New York - Asian investors were on course to end a tumultuous week with more losses on Friday as the prospect of a debilitating global trade war hung over regional markets.

As European Union tariffs on key US goods - including jeans, bourbon and motorcycles - came into effect, there were fears China and the US will carry through with their own threats, locking the world's three biggest economies in a potentially destructive face-off.

The EU move was in retaliation to Donald Trump's decision to hit steel and aluminium imports from the bloc and comes after the US and China traded tit-for-tat threats on hundreds of billions of dollars of goods.

There are worries a full-blown flare up could pummel the global economy just as it is getting back on its feet after the global financial crisis.

"We have a trade war - and it's an escalating trade war," SEB chief economist Robert Bergqvist told AFP in an interview.

"Investors... are more cautious today (Friday), they are waiting for the right time to reduce their exposure in stock markets."

New York's three main indexes ended down - with the Dow suffering an eighth straight loss - as investors were spooked by news that Daimler had cut its profit forecasts because of new levies on cars exported from the US to China.
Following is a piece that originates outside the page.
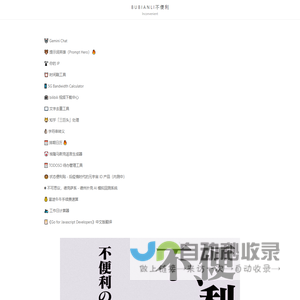 不便利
"We heard from Daimler about the impact of the trade tensions on sales, and there are a growing number of stories about the chance of China directly targeting US firms who do business in the country," said Greg McKenna, chief market strategist at AxiTrader.

"What comes to pass is still uncertain in that regard. What's not uncertain, though, is the resolve of US Commerce Secretary Wilbur Ross to pursue China and try to change it - and other nations' - actions."

Optimistic view

Tokyo ended the morning session 0.9% lower, while Hong Kong and Shanghai - which have led losses in Asia this week - were both 0.5% lower in on Friday.
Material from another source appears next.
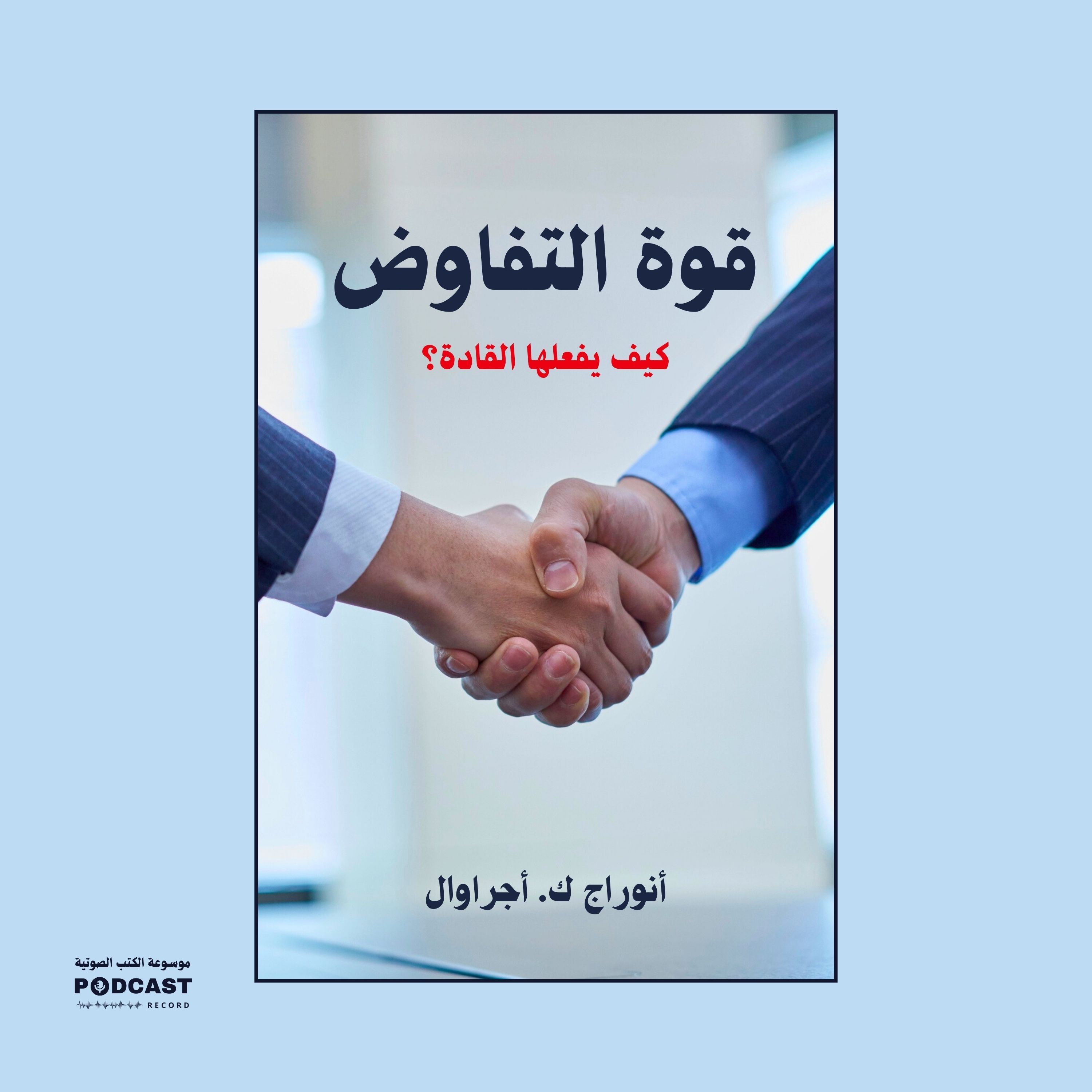 ملخص كتاب قوة التفاوض - كيف يفعلها القادة؟ | أنوراج ك. أجراوال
Singapore shed 0.4% and Sydney was flat, while Manila, Wellington, Taipei and Jakarta were also lower.

Seoul was up slightly.

However, while trading floors are mostly a place of gloom, John Chong, head of the investment-banking arm Maybank Kim Eng, was more upbeat for the outlook.

"Asia is now better positioned to weather the volatility," he said at a conference in London.

"We believe investors will see real value emerging in Asian corporates after the recent market tantrums and should capitalise on the opportunity."

On currency markets, the pound held its ground after rising on the back of news that the Bank of England's top economist had backed lifting interest rates despite Brexit uncertainty.

And the euro was up slightly after eurozone ministers declared the end of Greece's eight-year debt crisis with debt relief and a big cash payout as part of a broad bailout exit deal.

Oil prices rallied more than one percent ahead of an output decision from the Organization of the Petroleum Exporting Countries, which kicks off a key meeting in Vienna later in the day.

Kingpin Saudi Arabia and non-member Russia are pushing to raise an 18-month-old ceiling, but others want to keep the status quo.

However, while an increase is widely expected there are concerns of a split in the cartel - which accounts for about 40% of global production - with Iran's oil minister walking out of a key meeting with OPEC peers.